> _TASK A_
According to the housing affordability report summary, by what percentage has housing inventory dropped since 2019?
> _TASK B_
Write the next part of the housing affordability report summary, picking up after its last highlight.

> _DOCUMENT EXCERPT_
□ □ □

A new National Association of Realtors Research/Realtor.com research report underlines the challenges today’s homebuyers face in the U.S. Housing Market: record-high prices and record-low inventory.
The researchers analyzed housing affordability across income levels in the 100 largest metro areas of the US and compared affordability today versus pre-pandemic. Not surprisingly, housing has become less affordable to buy or rent. Some of the report’s highlights:
- Two-thirds of renters can’t afford to buy a home.
- Half of all renters pay more than 30 percent of their income in rent.
- Though they’ve ticked up lately, mortgage rates remain low. But favorable rates are more than canceled out by rising prices.
- While wages have increased by 12 percent since 2019, home prices have risen almost 30 percent since then. As a result, a typical home is $80,000 more costly than before the pandemic.
- Home prices continue to surge in many locations. As a result, buyers must spend a more significant percentage of their income on housing than in 2019.
- Housing inventory has dropped by 57 percent since 2019 and is now at record lows. The pandemic exacerbated the housing shortage that already existed pre-pandemic. The number of houses for sale plummeted from four million in 2007 to one million today—a record low.
- Limited availability has fueled multiple offers and bidding wars, pushing prices ever higher.

□ □ □

> _SOURCE INFORMATION_
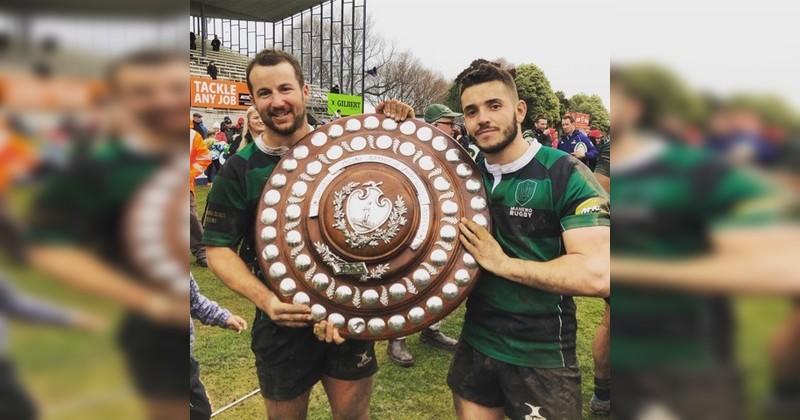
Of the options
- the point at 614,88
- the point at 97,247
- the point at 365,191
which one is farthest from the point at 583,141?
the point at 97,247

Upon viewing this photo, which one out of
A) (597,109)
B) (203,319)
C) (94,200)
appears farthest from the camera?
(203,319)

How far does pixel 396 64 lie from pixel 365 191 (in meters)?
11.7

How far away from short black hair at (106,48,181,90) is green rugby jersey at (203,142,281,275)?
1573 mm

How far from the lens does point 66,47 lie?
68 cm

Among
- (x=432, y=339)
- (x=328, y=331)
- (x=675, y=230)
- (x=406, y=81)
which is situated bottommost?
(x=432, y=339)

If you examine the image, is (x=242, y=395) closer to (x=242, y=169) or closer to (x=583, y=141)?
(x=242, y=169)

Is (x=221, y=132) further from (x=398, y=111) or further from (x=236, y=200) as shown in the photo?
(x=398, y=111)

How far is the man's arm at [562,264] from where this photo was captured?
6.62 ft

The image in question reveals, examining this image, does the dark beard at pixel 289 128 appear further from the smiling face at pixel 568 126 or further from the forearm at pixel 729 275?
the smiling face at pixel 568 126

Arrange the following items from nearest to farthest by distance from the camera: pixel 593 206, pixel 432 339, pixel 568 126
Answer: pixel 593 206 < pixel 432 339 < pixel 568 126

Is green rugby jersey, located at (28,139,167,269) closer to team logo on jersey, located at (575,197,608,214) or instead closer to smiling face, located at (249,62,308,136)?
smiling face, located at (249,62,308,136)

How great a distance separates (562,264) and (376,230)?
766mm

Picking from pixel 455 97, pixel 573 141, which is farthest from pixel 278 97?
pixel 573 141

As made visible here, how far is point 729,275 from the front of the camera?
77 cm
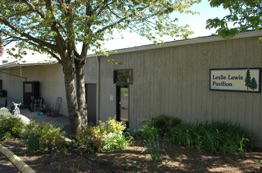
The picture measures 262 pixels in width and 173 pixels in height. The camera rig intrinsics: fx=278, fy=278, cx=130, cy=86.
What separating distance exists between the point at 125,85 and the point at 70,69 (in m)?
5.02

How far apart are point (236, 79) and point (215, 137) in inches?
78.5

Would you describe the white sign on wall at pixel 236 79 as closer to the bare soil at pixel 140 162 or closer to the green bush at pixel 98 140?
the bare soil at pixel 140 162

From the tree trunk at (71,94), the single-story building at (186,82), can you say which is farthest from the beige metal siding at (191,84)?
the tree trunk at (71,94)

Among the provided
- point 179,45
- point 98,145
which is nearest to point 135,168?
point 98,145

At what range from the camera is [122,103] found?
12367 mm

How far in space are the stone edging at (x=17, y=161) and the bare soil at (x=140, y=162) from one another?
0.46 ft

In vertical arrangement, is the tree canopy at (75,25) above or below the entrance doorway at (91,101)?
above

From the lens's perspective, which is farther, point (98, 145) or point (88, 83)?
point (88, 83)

□ □ □

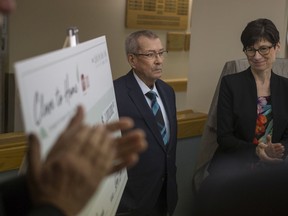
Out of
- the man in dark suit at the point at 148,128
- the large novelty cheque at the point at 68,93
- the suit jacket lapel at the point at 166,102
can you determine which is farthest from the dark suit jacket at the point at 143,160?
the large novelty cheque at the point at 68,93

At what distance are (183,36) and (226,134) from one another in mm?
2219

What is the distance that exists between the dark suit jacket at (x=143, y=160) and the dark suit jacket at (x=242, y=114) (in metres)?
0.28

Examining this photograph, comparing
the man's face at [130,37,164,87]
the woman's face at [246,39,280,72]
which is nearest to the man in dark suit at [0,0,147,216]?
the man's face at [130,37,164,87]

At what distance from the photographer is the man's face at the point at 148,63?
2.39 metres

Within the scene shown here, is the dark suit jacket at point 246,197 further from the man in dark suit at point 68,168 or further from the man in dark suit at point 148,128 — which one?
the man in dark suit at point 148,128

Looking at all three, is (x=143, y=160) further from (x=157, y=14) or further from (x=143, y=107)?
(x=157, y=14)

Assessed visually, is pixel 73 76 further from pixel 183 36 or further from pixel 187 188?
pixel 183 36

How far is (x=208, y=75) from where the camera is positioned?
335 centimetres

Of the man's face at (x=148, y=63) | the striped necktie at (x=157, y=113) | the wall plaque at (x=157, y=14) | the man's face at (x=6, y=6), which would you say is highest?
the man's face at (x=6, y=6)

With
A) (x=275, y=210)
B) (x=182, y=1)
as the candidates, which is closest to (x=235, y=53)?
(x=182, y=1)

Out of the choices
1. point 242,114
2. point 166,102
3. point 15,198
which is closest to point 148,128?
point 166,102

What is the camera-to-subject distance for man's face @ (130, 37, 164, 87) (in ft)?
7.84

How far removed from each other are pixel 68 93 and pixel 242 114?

□ □ □

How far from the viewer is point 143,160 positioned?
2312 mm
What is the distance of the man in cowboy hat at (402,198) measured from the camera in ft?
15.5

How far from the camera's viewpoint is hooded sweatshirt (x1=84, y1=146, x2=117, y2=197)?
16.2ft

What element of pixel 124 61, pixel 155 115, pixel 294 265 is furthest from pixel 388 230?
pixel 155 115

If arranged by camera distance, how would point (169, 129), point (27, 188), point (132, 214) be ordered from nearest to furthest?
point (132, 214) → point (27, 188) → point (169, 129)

□ □ □

> _OUTPUT A_
57 percent

> _OUTPUT B_
- Affordability for households in the $75,000-$100,000 income bracket dropped by seven percent. The hardest-hit group is potential homeowners with $50,000 to $75,000 incomes. With few entry-level homes available and prices rising rapidly, this group has been hit particularly hard. At higher income levels, buyers might have to compromise, but they’re less likely to be priced out of the market altogether.
All of this helps explain why many employees have taken advantage of pandemic-driven work from anywhere policies and moved to less-costly locations. Between sometimes dramatically lower housing costs and no commuting costs, they have effectively received a substantial raise. But as the report demonstrates, high prices and reduced availability are no longer limited to high-cost areas. As a result, the “double trouble” phenomenon will continue to be a headache for companies that relocate employees.